Countries living in perilous conditions of military rule or families caught in the crossfire of war are in constant fear and danger. But the stress alone is significant enough to put mothers at risk of losing their child, a new study finds.

The research lead by Tel Aviv University in Israel was published Monday in Psychosomatic Medicine Journal of Biobehavioral Medicine.

Researchers took to Sderot, a western city in Israel, to examine the living situations and surroundings. They found that the women of the rocket-stricken region had a 59 percent miscarriage rate.

Sderot has been under rocket fire from Gaza Strip forces since 2001 and it has killed 13 civilians. Between 2001 and 2008, nearly 1,000 alarms have gone off to warn them of attacks, the alarms would sound immediately and loud then residents only have seconds to take cover or risk being struck.

Liat Lerner-Geva, professor and director of Women and Children's Health Research Unit at Tel Aviv's Sackler Faculty of Medicine, and her team looked at medical records of 1,345 women in the city who endured loud alarms and rocket fires and compared them to 2,143 women in Kiryat Gat who were living outside the range of missiles.

The women from Kiryat Gat experienced 4.7 percent of miscarriages, while Sderot had a 6.9 percent miscarriage rate.

An early intervention of prenatal care is advised as some of the solutions that could reduce stress for expecting mothers.

"Most of the Sderot pregnant women receive prenatal care through community health clinics," Lerner-Geva said in a statement. "This presents an opportunity to run preventive interventions to reduce stress or even provide one-on-one counseling."

The team wants to follow-up on a study with Sderot and find out whether continuous stress would cause negative outcomes during birth, i.e. premature delivery or underweight babies.
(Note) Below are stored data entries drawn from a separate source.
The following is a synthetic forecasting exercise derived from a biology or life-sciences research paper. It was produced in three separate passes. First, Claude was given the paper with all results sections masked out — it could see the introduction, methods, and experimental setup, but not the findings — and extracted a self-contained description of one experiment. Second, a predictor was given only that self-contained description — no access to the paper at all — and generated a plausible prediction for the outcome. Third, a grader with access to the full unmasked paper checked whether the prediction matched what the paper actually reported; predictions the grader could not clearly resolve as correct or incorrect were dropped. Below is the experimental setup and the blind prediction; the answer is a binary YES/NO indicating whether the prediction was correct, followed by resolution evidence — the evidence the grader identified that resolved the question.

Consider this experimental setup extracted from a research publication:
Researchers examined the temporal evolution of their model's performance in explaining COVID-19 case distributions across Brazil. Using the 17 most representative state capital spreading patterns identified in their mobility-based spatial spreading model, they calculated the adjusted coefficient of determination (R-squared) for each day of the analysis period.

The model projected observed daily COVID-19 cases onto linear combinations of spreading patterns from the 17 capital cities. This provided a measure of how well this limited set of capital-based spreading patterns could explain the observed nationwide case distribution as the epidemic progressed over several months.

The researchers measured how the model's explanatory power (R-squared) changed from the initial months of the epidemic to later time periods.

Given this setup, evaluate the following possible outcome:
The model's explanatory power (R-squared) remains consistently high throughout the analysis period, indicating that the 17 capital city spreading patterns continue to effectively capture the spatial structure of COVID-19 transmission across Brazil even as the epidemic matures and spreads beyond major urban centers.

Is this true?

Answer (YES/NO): YES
According to the National Institute of Child Health and Human Development, increased levels of stress during pregnancy could lead to high blood pressure, which results in increased chances of preterm labor or a low birth-weight baby. Post Traumatic Stress Disorder, or PTSD, is a condition that normally occurs in 8 percent of women while pregnant. It also adds to previous problems by increasing the mother's chance of smoking and drinking.